The research objectives are as follows:
- (1)
Explore the water–soil matching of grain production in the NCP from the physical water–water footprint perspective.
- (2)
Calculate the reasonable range of the water–soil matching coefficient of grain in the NCP.
- (3)
Assess the impact of the elastic range of the water–soil matching coefficient on the optimization and adjustment of the crop-planting structure.
5. Conclusions
In this study, we systematically investigate the roles of physical water and water footprint in agricultural water–soil matching research in the NCP, employing geospatial analysis techniques and the water–soil matching coefficient model. From the perspectives of physical water and water footprint, we assess the water–soil matching of grain crops in the NCP, providing empirical evidence for ensuring food security. The following conclusions can be drawn:
- (1)
The natural water–soil matching in the NCP exhibited spatial misalignment. From 1949 to 2022, grain production and planting area showed an increasing trend, with average annual growth rates of 3.96% and 0.6%, respectively. Wheat yields were the highest, followed by those of corn, potato, and rice, and soybean yields were the lowest.
- (2)
The water footprint of grain in the NCP still has room for further optimization, with the total water footprint increasing at an average annual growth rate of 3.74%. The annual proportion of the total blue water footprint (57.85%) consistently exceeded that of the green water footprint (38.38%). Spatially, the water footprints displayed overlapping patterns, with higher values in the central and southern regions and lower values in the northern areas. Regions with high water footprints had a larger proportion of wheat cultivation.
- (3)
By using field trial data, the critical range of the water–soil matching coefficient under irrigation water constraints in the NCP was calculated to be between 0.534 and 0.724. Currently, regional water–soil matching coefficients far exceed this critical range, indicating that the land distribution is concentrated, agricultural water resources are scarce, and groundwater extraction intensity is high. The proportion of wheat and rice matching coefficients in the area with a high soil–water matching coefficients was also higher. The overlap between major grain-producing areas and the groundwater depletion zones was evident.

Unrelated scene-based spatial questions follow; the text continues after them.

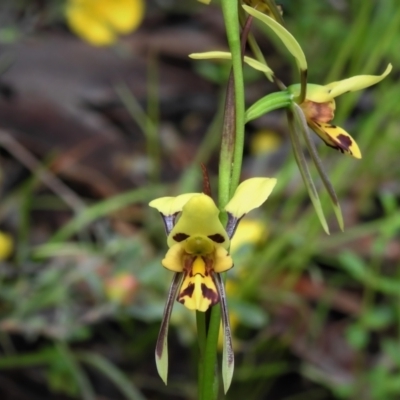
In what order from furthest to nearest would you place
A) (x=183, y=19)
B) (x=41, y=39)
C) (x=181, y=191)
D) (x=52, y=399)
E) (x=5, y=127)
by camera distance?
(x=183, y=19) < (x=41, y=39) < (x=5, y=127) < (x=181, y=191) < (x=52, y=399)

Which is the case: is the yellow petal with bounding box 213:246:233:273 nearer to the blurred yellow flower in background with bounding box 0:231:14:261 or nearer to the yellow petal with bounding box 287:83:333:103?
the yellow petal with bounding box 287:83:333:103

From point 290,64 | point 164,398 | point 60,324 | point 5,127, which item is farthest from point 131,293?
point 290,64

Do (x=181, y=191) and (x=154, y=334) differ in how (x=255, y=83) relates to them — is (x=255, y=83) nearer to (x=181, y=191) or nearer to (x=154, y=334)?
(x=181, y=191)

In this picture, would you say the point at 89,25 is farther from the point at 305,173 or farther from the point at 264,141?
the point at 305,173

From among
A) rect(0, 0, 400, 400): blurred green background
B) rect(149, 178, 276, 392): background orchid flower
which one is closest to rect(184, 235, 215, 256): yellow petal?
rect(149, 178, 276, 392): background orchid flower

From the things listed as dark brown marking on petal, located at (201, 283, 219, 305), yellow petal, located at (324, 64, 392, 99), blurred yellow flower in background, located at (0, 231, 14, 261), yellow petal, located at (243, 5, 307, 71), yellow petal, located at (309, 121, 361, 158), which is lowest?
blurred yellow flower in background, located at (0, 231, 14, 261)

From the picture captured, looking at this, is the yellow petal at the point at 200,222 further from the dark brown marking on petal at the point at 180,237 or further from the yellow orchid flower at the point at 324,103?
the yellow orchid flower at the point at 324,103

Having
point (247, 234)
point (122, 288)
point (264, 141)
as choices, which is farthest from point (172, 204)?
point (264, 141)
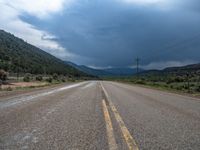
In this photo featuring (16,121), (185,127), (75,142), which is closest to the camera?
(75,142)

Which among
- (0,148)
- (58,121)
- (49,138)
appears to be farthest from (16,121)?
(0,148)

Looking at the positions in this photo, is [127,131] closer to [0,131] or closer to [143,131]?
[143,131]

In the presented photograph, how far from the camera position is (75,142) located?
5.45 meters

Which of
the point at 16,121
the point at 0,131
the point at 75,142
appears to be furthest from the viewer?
the point at 16,121

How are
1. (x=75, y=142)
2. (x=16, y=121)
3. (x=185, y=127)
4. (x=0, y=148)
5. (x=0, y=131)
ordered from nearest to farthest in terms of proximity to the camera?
(x=0, y=148)
(x=75, y=142)
(x=0, y=131)
(x=185, y=127)
(x=16, y=121)

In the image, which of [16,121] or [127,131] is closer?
[127,131]

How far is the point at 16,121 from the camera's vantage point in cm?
779

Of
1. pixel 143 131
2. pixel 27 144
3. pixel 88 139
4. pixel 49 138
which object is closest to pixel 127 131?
pixel 143 131

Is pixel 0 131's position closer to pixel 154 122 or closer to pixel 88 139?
pixel 88 139

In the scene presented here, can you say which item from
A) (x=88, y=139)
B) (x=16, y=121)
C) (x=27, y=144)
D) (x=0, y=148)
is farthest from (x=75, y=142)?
(x=16, y=121)

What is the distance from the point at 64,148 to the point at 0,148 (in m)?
1.10

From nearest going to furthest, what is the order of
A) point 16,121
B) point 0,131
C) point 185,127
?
point 0,131
point 185,127
point 16,121

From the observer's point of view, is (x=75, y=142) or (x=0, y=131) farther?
(x=0, y=131)

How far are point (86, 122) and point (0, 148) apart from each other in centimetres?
323
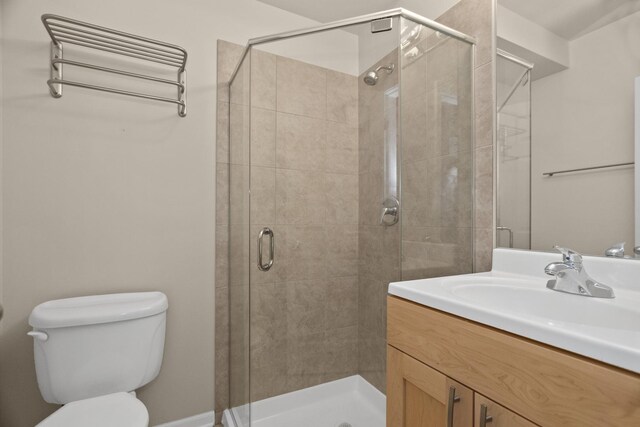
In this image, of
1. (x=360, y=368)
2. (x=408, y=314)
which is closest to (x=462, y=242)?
(x=408, y=314)

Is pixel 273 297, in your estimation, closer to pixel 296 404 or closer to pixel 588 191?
pixel 296 404

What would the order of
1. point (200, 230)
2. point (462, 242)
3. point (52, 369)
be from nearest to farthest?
point (52, 369) < point (462, 242) < point (200, 230)

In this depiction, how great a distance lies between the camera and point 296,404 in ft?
5.38

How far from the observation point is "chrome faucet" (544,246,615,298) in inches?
33.5

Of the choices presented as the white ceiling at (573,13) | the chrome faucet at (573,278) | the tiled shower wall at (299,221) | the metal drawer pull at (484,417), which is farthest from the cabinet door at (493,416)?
the white ceiling at (573,13)

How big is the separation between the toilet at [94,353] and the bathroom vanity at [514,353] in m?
0.97

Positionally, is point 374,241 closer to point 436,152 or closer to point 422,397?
point 436,152

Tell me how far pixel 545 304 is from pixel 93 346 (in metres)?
1.66

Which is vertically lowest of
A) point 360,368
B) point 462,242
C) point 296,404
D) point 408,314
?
point 296,404

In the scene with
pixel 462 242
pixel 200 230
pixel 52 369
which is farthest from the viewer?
pixel 200 230

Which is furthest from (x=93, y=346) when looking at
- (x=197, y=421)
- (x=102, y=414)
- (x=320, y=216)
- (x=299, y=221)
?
(x=320, y=216)

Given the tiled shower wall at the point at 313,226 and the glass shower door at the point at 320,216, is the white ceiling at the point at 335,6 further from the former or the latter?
the glass shower door at the point at 320,216

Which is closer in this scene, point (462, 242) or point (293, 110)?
point (462, 242)

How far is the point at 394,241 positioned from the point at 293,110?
838mm
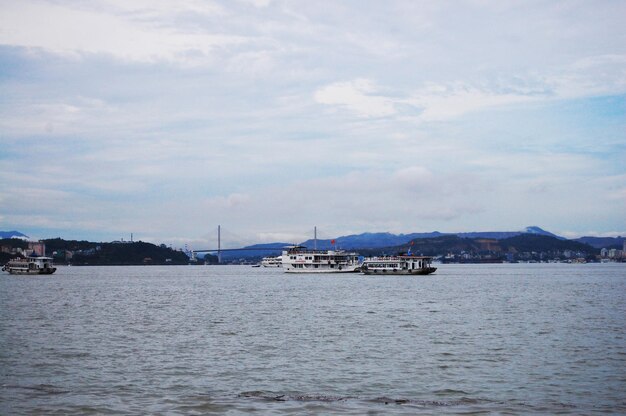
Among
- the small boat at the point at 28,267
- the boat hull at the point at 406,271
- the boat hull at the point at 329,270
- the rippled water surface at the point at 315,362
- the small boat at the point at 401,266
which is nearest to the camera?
the rippled water surface at the point at 315,362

The water–soil matching coefficient is a key metric for evaluating the suitability of water–soil resources for regional agriculture. In this study, we examine the spatio-temporal variation characteristics of major food crop and cultivated land water footprints in China, as well as their matching relationships. In terms of resource efficiency, improving water–soil matching should focus on two aspects: reducing the planting area of water-intensive crops such as wheat and rice, and promoting water-saving irrigation technologies like drip irrigation. In the short term, the government should discourage planting high-value crops in high-value areas through subsidies or ecological compensation measures, and establish corresponding water–soil matching monitoring mechanisms based on the growth cycles of different crops to adjust the crop planting structure according to local conditions. In the long term, relevant government departments should establish different levels of regulation areas based on the matching coefficient. In addition, the bottom line for crop water use should be set, and farmers should be encouraged to adopt water-retaining agricultural technologies to enhance the soil’s water retention capacity.